On bodies, brains, and burials.
A friend sent me a story this morning, about a dead boy and his brain.
I had a couple reactions to this. If you read the entire article it becomes apparent that it’s not so much nefariousness on the part of the medical examiner’s office as it is administrative and bureaucratic nonsense, which led to them cutting corners and not telling the family about keeping the brain. They did have authorization to conduct an autopsy, and I could see how they might feel that would involve hanging on to parts until the ME had time to do his job with them.
I feel like the whole thing might have gone differently if the boy’s classmates hadn’t come across his labeled brain in a jar at the morgue. That part’s pretty startling. You’d have thought it’d be stored somewhere with other sensitive organs, not just out on a shelf. And while I applaud the school sending field trips to morgues, it’s definitely not something you’d normally expect.
My other reaction was frustration. I do think the ME’s office acted unethically, and that the family had every right to win their lawsuit. However.
One, this all seems symptomatic of people’s irrational belief that a body needs to be whole when it’s interred. It goes back at least to the ancient Greeks, and the fact that they felt the need to have a whole new funeral and re-burial sits badly with me. It comes across to me as though the original funeral and burial didn’t ‘count’ in some mystical sense. I know, I know. The discovery of the brain hurt that original sense of closure, but I really feel it could have been solved by just burying the brain with the body, not going through the whole funerary process again.

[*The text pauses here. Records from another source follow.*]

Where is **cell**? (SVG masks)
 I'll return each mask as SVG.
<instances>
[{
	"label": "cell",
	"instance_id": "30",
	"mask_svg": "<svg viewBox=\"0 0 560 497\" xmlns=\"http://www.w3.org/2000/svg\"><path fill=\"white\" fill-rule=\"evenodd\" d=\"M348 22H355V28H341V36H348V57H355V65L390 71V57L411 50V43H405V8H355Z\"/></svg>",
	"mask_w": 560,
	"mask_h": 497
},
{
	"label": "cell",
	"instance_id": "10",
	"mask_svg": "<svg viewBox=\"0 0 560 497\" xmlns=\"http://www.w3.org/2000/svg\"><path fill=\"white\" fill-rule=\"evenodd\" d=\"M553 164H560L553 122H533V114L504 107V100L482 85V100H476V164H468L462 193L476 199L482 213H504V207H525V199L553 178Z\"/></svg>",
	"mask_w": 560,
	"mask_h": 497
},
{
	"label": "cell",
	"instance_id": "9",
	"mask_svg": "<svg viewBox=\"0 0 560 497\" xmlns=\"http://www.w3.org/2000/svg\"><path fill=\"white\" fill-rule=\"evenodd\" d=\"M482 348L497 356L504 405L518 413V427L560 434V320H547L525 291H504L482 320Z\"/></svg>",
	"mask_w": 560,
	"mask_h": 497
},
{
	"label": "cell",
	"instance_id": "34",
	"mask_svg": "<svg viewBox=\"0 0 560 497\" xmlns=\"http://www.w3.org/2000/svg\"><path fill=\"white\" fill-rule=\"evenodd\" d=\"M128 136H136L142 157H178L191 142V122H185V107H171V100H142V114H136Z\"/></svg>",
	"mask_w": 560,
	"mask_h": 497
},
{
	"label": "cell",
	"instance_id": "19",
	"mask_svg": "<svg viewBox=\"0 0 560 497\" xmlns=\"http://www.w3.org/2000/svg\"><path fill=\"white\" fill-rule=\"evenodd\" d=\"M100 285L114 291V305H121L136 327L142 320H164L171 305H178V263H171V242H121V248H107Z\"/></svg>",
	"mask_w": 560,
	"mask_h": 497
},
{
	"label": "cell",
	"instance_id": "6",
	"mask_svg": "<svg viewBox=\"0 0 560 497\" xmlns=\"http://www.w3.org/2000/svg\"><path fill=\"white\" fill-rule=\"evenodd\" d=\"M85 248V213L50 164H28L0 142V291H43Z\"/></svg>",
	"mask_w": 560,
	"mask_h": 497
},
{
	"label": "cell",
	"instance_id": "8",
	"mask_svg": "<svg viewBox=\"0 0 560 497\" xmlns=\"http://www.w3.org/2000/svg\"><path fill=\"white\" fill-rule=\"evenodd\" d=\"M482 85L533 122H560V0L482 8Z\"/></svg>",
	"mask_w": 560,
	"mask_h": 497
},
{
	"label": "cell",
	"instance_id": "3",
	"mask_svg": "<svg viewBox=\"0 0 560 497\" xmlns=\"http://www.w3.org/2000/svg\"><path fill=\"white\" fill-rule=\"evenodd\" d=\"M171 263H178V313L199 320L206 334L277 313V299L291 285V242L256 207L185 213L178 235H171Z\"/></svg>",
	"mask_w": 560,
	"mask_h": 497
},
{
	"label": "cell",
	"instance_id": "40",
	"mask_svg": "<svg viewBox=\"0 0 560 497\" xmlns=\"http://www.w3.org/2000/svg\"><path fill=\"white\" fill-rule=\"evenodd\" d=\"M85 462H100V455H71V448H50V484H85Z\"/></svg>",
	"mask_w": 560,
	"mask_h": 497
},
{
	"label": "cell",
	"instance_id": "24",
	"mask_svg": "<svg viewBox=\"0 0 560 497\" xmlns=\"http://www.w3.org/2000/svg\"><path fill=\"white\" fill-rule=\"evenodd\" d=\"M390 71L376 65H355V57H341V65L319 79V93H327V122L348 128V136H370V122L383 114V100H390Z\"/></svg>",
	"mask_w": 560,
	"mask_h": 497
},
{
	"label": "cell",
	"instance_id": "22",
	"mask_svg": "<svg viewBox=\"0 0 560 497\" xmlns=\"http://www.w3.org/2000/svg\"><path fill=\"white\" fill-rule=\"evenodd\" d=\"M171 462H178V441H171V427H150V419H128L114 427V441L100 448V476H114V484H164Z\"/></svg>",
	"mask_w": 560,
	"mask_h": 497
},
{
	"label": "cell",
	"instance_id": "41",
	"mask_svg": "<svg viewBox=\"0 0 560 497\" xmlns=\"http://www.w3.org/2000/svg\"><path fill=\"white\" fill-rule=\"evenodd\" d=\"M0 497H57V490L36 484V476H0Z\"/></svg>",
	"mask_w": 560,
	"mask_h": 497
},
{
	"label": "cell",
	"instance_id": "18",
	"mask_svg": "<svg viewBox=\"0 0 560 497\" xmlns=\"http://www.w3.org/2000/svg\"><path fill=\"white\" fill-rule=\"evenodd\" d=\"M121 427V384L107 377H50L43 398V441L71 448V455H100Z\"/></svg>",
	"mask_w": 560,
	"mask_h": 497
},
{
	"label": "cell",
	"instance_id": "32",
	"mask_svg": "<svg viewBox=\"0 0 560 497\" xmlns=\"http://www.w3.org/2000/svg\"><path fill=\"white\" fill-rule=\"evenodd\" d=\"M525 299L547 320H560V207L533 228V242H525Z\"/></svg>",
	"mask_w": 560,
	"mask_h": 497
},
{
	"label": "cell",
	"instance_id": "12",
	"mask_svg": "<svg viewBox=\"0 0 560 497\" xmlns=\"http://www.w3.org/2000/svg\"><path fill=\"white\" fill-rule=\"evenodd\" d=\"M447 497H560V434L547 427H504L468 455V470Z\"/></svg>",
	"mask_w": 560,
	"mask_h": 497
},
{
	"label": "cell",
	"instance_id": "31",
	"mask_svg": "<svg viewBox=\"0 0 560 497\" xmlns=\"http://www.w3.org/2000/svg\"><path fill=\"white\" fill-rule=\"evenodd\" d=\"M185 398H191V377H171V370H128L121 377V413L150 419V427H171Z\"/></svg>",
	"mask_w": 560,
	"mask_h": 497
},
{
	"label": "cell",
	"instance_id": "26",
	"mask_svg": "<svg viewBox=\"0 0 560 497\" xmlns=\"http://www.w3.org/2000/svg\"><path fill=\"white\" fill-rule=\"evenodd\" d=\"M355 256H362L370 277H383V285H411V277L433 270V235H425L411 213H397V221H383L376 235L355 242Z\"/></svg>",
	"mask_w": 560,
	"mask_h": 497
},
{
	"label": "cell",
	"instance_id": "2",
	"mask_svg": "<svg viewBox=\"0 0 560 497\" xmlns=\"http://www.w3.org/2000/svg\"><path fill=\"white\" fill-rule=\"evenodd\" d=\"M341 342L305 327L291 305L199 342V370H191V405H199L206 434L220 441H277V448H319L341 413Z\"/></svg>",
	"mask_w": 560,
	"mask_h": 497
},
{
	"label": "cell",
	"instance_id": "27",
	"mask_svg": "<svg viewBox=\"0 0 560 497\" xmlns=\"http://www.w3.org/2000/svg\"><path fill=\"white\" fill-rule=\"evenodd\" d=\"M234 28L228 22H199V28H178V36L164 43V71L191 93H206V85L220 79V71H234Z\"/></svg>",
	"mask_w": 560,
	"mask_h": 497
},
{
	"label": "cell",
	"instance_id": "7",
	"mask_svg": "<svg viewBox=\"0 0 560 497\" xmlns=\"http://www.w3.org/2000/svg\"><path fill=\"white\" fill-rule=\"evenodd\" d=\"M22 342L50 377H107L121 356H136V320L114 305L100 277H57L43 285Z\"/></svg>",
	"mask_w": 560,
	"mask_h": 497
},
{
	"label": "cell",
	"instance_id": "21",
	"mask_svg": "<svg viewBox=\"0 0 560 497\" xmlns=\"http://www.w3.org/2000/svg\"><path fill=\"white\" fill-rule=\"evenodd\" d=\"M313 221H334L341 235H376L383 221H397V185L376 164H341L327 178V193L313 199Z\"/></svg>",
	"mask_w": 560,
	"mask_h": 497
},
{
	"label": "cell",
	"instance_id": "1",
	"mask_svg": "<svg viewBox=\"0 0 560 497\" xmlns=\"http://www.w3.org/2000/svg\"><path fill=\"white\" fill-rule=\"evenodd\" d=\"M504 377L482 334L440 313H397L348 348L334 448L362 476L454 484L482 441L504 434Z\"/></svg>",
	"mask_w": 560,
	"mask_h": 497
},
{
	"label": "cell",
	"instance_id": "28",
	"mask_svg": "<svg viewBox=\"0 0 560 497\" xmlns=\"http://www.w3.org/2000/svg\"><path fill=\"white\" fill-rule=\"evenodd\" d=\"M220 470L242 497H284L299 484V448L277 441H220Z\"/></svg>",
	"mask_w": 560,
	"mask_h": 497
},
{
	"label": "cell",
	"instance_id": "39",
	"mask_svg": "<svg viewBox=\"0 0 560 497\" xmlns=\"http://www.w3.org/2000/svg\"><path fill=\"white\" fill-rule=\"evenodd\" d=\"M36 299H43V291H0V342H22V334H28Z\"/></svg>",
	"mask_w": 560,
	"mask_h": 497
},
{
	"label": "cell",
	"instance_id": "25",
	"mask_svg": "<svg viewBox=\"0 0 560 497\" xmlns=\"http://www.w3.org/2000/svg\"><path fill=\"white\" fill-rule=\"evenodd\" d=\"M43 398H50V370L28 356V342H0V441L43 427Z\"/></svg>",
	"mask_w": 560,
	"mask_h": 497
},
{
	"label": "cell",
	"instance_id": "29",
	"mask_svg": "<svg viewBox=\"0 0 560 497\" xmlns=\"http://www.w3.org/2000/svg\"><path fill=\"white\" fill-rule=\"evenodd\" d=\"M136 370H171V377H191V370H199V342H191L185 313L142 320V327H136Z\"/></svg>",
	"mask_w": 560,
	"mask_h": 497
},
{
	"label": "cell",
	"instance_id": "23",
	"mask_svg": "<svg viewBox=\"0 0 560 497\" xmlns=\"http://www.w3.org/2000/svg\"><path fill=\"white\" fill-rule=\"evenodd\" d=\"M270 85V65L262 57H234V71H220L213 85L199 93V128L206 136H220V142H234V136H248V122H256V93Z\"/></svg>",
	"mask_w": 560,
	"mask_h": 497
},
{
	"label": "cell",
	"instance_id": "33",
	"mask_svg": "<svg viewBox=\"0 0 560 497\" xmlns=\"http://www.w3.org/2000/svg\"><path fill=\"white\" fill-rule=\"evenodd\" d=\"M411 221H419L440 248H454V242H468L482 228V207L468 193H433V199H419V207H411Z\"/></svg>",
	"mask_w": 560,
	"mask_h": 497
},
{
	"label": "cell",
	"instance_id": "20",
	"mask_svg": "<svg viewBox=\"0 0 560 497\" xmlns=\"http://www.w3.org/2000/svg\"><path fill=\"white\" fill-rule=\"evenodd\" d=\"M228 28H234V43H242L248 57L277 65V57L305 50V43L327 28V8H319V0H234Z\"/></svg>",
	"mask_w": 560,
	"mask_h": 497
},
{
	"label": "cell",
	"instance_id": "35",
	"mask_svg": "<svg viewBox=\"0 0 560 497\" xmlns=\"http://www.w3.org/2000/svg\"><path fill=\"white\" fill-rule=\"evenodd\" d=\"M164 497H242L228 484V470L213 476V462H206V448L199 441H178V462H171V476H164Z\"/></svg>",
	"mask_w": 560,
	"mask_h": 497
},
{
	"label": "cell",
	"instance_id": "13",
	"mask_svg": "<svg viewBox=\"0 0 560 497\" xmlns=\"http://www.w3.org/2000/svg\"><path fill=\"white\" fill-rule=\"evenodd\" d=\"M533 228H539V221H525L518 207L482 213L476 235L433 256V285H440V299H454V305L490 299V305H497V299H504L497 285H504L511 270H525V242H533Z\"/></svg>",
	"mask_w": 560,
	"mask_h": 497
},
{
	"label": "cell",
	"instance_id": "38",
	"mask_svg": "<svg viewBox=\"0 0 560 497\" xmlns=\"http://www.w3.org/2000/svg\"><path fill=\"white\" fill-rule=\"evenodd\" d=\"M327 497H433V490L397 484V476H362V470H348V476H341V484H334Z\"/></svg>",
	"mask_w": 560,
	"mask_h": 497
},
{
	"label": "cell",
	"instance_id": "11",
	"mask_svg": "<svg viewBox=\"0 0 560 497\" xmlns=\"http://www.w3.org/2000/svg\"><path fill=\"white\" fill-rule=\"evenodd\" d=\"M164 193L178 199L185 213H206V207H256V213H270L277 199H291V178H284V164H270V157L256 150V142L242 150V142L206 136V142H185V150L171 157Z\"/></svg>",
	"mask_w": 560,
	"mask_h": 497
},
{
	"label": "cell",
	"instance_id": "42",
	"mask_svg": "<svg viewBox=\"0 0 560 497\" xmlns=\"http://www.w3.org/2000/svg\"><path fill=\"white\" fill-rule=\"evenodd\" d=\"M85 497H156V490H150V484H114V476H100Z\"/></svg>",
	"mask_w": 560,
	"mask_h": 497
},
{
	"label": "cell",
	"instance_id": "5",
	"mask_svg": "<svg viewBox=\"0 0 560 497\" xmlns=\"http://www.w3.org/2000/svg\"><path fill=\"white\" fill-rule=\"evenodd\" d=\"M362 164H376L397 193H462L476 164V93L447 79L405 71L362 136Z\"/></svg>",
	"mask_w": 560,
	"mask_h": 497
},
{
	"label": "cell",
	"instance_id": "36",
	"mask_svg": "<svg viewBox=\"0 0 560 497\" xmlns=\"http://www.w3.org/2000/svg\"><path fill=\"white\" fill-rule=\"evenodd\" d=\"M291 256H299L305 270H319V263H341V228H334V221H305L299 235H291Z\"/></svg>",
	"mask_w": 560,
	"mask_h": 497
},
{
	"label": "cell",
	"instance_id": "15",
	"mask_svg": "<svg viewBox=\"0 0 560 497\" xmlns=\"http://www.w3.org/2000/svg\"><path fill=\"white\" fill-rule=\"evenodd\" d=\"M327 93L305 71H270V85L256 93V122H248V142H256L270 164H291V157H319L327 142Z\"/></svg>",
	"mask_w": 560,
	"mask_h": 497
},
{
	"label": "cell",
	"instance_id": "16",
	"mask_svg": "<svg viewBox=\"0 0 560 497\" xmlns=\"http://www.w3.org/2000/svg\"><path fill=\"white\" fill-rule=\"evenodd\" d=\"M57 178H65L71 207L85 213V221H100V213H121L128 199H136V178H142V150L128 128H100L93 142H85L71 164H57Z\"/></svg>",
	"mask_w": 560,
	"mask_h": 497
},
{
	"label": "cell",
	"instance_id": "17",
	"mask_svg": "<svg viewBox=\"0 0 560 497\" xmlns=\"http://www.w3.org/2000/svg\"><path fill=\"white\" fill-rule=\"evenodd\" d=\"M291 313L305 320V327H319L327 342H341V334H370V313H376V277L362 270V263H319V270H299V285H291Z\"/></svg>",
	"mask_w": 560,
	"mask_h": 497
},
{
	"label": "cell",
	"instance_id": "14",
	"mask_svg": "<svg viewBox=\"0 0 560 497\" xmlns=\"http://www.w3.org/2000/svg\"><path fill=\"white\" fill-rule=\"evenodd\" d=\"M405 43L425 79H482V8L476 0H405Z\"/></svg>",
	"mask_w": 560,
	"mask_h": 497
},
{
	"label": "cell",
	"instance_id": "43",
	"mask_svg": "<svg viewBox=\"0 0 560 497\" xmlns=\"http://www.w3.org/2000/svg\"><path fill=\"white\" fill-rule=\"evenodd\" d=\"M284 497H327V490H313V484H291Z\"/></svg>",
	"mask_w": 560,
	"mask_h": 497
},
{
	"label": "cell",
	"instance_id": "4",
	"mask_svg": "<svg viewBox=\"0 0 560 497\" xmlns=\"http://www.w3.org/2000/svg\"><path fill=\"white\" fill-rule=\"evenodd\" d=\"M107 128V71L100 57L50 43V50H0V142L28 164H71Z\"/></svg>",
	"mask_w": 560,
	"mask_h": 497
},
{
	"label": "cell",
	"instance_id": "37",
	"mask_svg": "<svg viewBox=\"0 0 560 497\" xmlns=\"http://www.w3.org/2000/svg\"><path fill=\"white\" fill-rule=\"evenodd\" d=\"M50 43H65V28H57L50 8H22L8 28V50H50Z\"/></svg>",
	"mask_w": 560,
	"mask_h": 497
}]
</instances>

I mean, I don’t particularly care for burial. Cremation makes much more sense, but it violates this old taboo against harming the corpse, as though we still believe the dead person is going to need it. And it is tied to religion – the Czech Republic has much higher rates of cremation (partly due to a 19th-century crematory society) than the neighbouring Slovakia, where the percentage of religious believers is much higher. Take a look at some cremation stats, and for the US look at the way they mirror the political divisions. The insistence on complete bodies for burial means there’s a big problem with getting organ donors, since people are reluctant to be cut up after they die.
You’re dead. It doesn’t matter.
Secondly, I feel like this attitude isn’t just connected to our taboos and superstitions about the dead. I think it impacts how we treat bodily integrity in the living as well. I’ll be the first to agree there are good reasons for humans to have very deep-seated problems with body alteration or damage. But it informs more than our desire to not get our arms caught in threshers.
It also affects how we treat people with missing limbs, body piercings, or surgical scars. It affects how we deal with trans-folk, and the way voluntary surgical alteration of the body is treated as sacrilegious mutilation. Even tattoos, I think, fall under this attitude.
A lot of it has to do with not ‘mistreating’ the body God supposedly gave you. Or with ‘respecting yourself’, as through that couldn’t be encompassed by what’s been done. And there definitely seems to be an attitude that if you aren’t ‘whole’ or ‘original’ God somehow won’t recognize you, or your burial won’t really ‘count’.
People are legally allowed their superstitions, and like I said I think the family’s legally in the right here. But that doesn’t mean I agree with the over-arching attitude that’s part of it. Once you’re dead, you’re dead. No one can hurt you, only your memory, and your body’s just food for worms. Frankly, it’s hard for me not to have my own attitude. Do something useful with your corpse, ’cause otherwise it’s just taking up space.